OpenAI Just Released Its Powerful New ChatGPT Agent – Sequoia Capital
Isa Fulford, Casey Chu, and Edward Sun from OpenAI’s ChatGPT Agent team reveal how they combined Deep Research and Operator into a single, powerful AI agent that can perform complex, multi-step tasks lasting up to an hour. By giving the model access to a virtual computer with text browsing, visual browsing, terminal access and API integrations—all with shared state—they’ve created what may be the first truly embodied AI assistant. The team discusses their reinforcement learning approach, safety mitigations for real-world actions, and how small teams can build transformative AI products through close research-applied collaboration.
OpenAI’s ChatGPT agent team discusses the origin, design and ambitions of this new system that unifies research and operator capabilities for more powerful, flexible automation. The episode highlights both the technical advances and the collaborative approach that enabled the rapid development of this multi-tool agent—and emphasized the challenges and opportunities as AI agents become more capable and integrated into real workflows.

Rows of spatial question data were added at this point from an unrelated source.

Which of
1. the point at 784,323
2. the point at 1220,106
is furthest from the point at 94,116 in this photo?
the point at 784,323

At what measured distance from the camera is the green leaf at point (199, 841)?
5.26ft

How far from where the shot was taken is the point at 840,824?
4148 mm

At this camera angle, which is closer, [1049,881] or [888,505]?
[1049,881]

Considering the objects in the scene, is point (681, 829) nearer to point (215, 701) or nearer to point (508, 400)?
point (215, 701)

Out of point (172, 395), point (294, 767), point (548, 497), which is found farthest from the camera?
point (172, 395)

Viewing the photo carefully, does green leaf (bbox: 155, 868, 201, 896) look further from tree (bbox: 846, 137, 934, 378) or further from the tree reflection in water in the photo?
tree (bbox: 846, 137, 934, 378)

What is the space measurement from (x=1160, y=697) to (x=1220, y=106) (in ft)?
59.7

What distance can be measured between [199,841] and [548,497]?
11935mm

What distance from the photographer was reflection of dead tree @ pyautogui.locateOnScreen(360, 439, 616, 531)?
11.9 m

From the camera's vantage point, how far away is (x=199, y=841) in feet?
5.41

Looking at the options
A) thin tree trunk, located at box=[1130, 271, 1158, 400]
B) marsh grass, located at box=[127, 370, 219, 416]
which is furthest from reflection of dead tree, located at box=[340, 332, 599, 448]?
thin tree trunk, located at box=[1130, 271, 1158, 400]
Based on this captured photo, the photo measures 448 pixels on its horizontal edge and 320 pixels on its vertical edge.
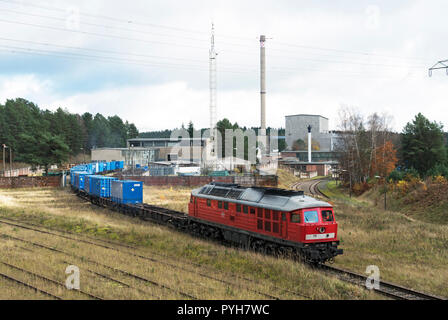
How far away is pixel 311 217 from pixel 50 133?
256 ft

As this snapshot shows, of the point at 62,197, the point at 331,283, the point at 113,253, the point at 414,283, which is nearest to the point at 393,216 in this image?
the point at 414,283

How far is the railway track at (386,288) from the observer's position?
50.6 feet

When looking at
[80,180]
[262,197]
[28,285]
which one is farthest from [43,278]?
[80,180]

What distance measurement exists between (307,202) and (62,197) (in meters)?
45.2

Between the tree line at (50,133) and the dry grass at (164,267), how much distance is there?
53.2 metres

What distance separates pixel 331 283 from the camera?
53.0 ft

Combining specialized agents unlocks new capabilities: By merging the strengths of Operator (visual, GUI-based actions) and Deep Research (text browsing and synthesis), the team achieved a system that can handle diverse, end-to-end tasks—everything from online shopping to spreadsheet automation.

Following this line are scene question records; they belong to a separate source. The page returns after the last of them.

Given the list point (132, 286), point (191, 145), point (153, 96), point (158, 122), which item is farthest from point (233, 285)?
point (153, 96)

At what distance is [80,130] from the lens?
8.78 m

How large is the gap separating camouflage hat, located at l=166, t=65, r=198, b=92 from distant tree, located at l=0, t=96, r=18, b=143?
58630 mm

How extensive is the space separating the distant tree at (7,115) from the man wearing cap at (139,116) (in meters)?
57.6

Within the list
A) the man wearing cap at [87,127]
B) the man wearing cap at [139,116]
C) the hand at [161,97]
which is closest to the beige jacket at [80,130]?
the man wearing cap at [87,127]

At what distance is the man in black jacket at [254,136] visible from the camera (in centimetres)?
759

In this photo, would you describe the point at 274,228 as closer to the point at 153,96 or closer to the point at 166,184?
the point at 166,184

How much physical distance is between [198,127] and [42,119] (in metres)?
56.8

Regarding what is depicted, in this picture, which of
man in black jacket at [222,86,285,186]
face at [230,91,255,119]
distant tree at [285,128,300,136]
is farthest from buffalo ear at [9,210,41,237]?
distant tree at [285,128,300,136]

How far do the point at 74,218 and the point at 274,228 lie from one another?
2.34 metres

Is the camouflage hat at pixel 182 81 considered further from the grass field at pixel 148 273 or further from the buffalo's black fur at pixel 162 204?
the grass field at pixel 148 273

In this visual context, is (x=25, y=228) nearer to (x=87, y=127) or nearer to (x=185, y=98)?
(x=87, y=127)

Shared state and tool orchestration are key breakthroughs: The agent’s ability to switch seamlessly between tools—browser, terminal, APIs and more—with shared state mimics how humans use computers, dramatically increasing flexibility and efficiency.
Human-in-the-loop and collaborative design matters: The system allows for ongoing, interruptible interaction, enabling users to clarify, redirect or take over tasks mid-process, which leads to more robust and user-aligned outcomes.
Safety and real-world integration introduce new challenges: Granting agents the power to take actions with real-world effects required substantial investment in guardrails, monitoring and cross-team safety processes, especially given the risks of automation and internet interaction.
Small, cross-functional teams with rapid iteration can drive major leaps: The project was delivered by a surprisingly small, tightly integrated team, with blurred lines between research and engineering, showing that ambitious AI initiatives can move quickly through deep collaboration and clear product grounding.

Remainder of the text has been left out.